● **Extract**:
»»
I'll make ready an optimized version of utMath that only uses __m128 data type [NOS PACK]. [untill summer]


Top
 Profile  
Reply with quote  
 Post subject: Re: NOS PACK
PostPosted: 11.04.2009, 12:24 
Offline

Joined: 11.04.2009, 08:42
Posts: 14
Location: France
I think the biggest potential for explicit vectorization lie in matrix/vector operation (+, *, dot product, ...) which is not covered by your tests so they do not offer help figuring out the potential of explicit vectorization of utMath.h

It could be interesting to use Eigen either as-is or as a starting basis to craft an efficient vectorized version of utMath (the interesting point is that Eigen is mature, very efficient and extremely portable so it would reduce the hassle). By the way, Eigen is licensed under LGPL so licensing isn't a problem.


Top
 Profile  
Reply with quote  
 Post subject: Re: NOS PACK
PostPosted: 11.04.2009, 14:05 
Offline

Joined: 21.08.2008, 11:44
Posts: 354
fullmetalcoder wrote:
I think the biggest potential for explicit vectorization lie in matrix/vector operation (+, *, dot product, ...)
Yes, you are right and I'm agree with you.
fullmetalcoder wrote:
which is not covered by your tests so they do not offer help figuring out the potential of explicit vectorization of utMath.h
I've performed full benchmarks with utMath_rc6.2 [SIMD] and in most cases it looks that it's slower than the original one, because of using unaligned data to solve the problem with hp's <vector.h> [included in msvc] & extra cpu/mem data load/stores.
fullmetalcoder wrote:
It could be interesting to use Eigen either as-is or as a starting basis to craft an efficient vectorized version of utMath (the interesting point is that Eigen is mature, very efficient and extremely portable so it would reduce the hassle). By the way, Eigen is licensed under LGPL so licensing isn't a problem.
Eigen looks a little bloated and I don't have any ideas, but I'll have a look 8)


Top
 Profile  
Reply with quote  
 Post subject: Re: NOS PACK
PostPosted: 11.04.2009, 14:22 
Offline

Joined: 11.04.2009, 08:42
Posts: 14
Location: France
Siavash wrote:
I've performed full benchmarks with utMath_rc6.2 [SIMD] and in most cases it looks that it's slower than the original one, because of using unaligned data to solve the problem with hp's <vector.h> [included in msvc] & extra cpu/mem data load/stores.
««
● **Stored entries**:
»»
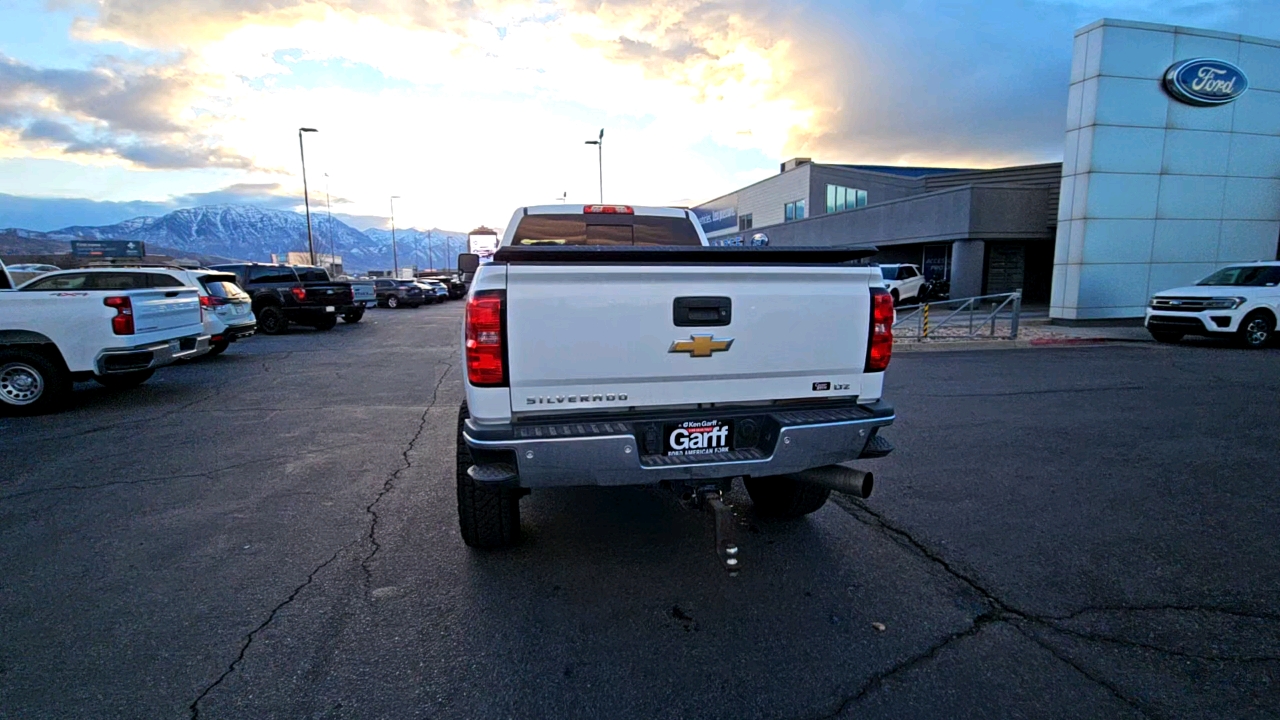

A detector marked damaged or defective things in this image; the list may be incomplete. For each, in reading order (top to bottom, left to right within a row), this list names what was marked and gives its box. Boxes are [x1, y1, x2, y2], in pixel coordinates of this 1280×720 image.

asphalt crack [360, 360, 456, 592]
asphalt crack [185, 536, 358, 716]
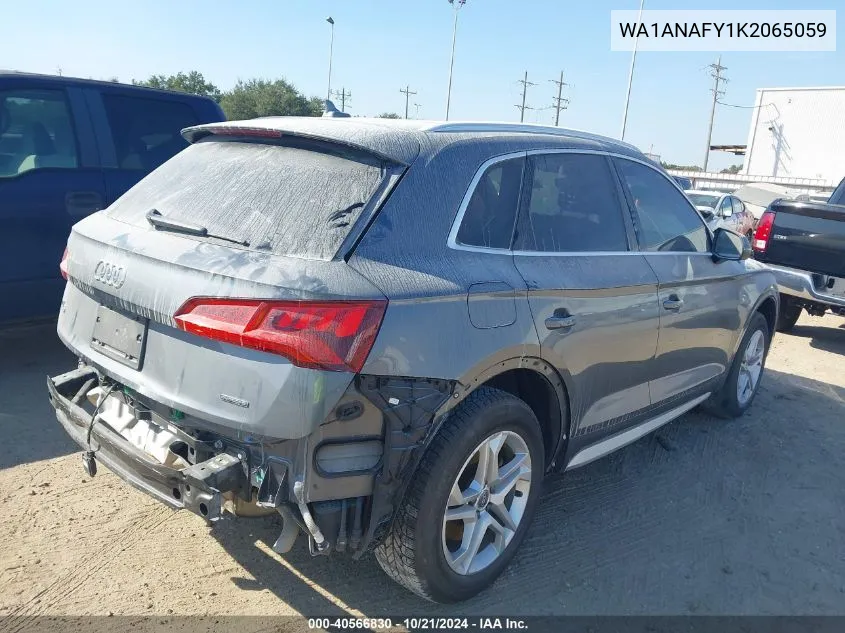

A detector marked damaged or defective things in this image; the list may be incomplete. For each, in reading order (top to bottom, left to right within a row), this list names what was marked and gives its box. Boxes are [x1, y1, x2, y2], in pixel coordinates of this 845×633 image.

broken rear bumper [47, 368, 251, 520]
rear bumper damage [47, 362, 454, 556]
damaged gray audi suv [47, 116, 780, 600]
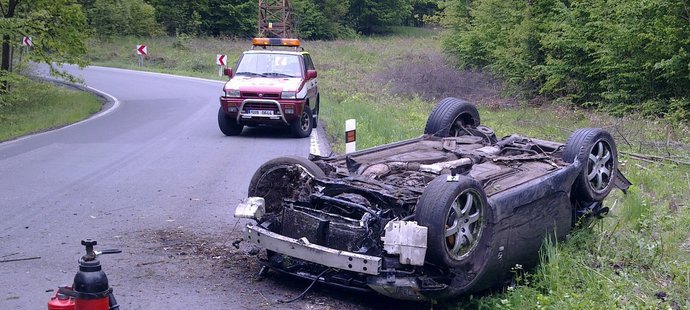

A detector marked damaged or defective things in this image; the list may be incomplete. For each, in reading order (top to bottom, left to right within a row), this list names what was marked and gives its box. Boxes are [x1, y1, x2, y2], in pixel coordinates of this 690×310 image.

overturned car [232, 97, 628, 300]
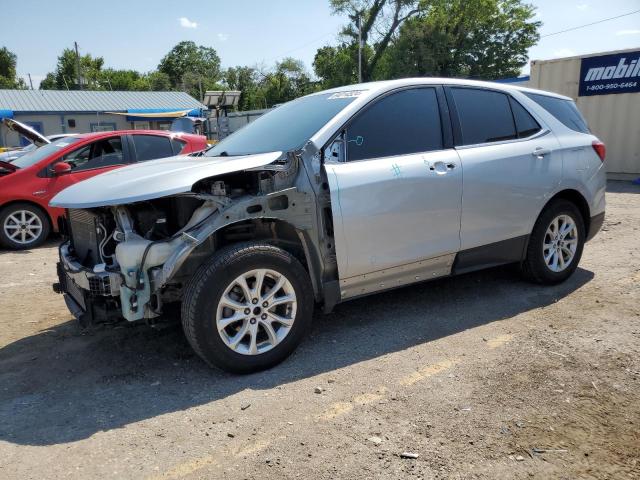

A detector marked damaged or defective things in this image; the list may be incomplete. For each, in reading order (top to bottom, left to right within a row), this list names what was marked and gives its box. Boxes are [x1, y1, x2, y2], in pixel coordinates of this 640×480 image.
««
● **Work to do**:
1. Decide whether each statement agrees with the utMath thread, answering yes or no and quoting the deciding words from it: (a) Eigen is licensed under LGPL. (b) The full benchmarks found utMath_rc6.2 [SIMD] faster than the original in most cases. (c) The reply to the Eigen suggestion calls Eigen a little bloated.
2. Carry on the utMath thread from its last line.
The stored entries play no part in this work.

● **Per-task outputs**:
1.
(a) Yes: "Eigen is licensed under LGPL so licensing isn't a problem."
(b) No: "in most cases it looks that it's slower than the original one"
(c) Yes: "Eigen looks a little bloated"

2.
Alignement is a requirement to obtain performance gain through vectorization I guess. It should not be an issue though wrapping an alignement macro and putting it in front off Matrix and vec definition should do. Another important point is the NEED to reduce the number of load stores as much as possible in favor of shuffle because SSE registers I/O is slow...

Siavash wrote:
Eigen looks a little bloated and I don't have any ideas, but I'll have a look 8)

Well, using it as-is would probably not be that interesting but there are interesting things. For instance it should be possible to pick the two (SSE and Altivec) SIMD-abstracting files to have a robust and cross-platfrom working base. Then some investigation in the internals could give good insight on how to accelerate properly the bits of linear algebra used in utMath.h


Top
 Profile  
Reply with quote  
 Post subject: Re: NOS PACK
PostPosted: 11.04.2009, 14:37 
Offline

Joined: 21.08.2008, 11:44
Posts: 354
fullmetalcoder wrote:
Alignement is a requirement to obtain performance gain through vectorization I guess. It should not be an issue though wrapping an alignement macro and putting it in front off Matrix and vec definition should do.
Yes you are right and there isn't any alignment problems with GCCs <vector.h> and MSVC is problematic here [because of using hps old vector.h]; There is a helpful topic on ompf.org about how to solve the problem with aligned data and vector header [std::vector] by using btAlignedObjectArray in Bullet physics library. It's a good idea to support both of SSE & AltiVec.


Top
 Profile  
Reply with quote  
 Post subject: Re: NOS PACK
PostPosted: 12.04.2009, 22:26 
Offline

Joined: 11.04.2009, 08:42
Posts: 14
Location: France
I have been trying to get some vectorization to work (as in "be as accurate and faster than scalar equivalent") in utMath.h and it is very educational indeed.

Some results thus far (comparisions between Matrix4f::operator *(float) and Matrix4f::operator *= (float) ) :

All tests with GCC
* standard optimizations make it very hard to run benchmarks as the loop are often optimized out if the matrix isn't altered by the iterations
* with no optimizations at all the * operator is approximately twice as fast as the *= operator (yeah, it shocked me too)
* with default optimizations ( -O2 ) the *= operator is approximately 80% faster than the * operator (as expected)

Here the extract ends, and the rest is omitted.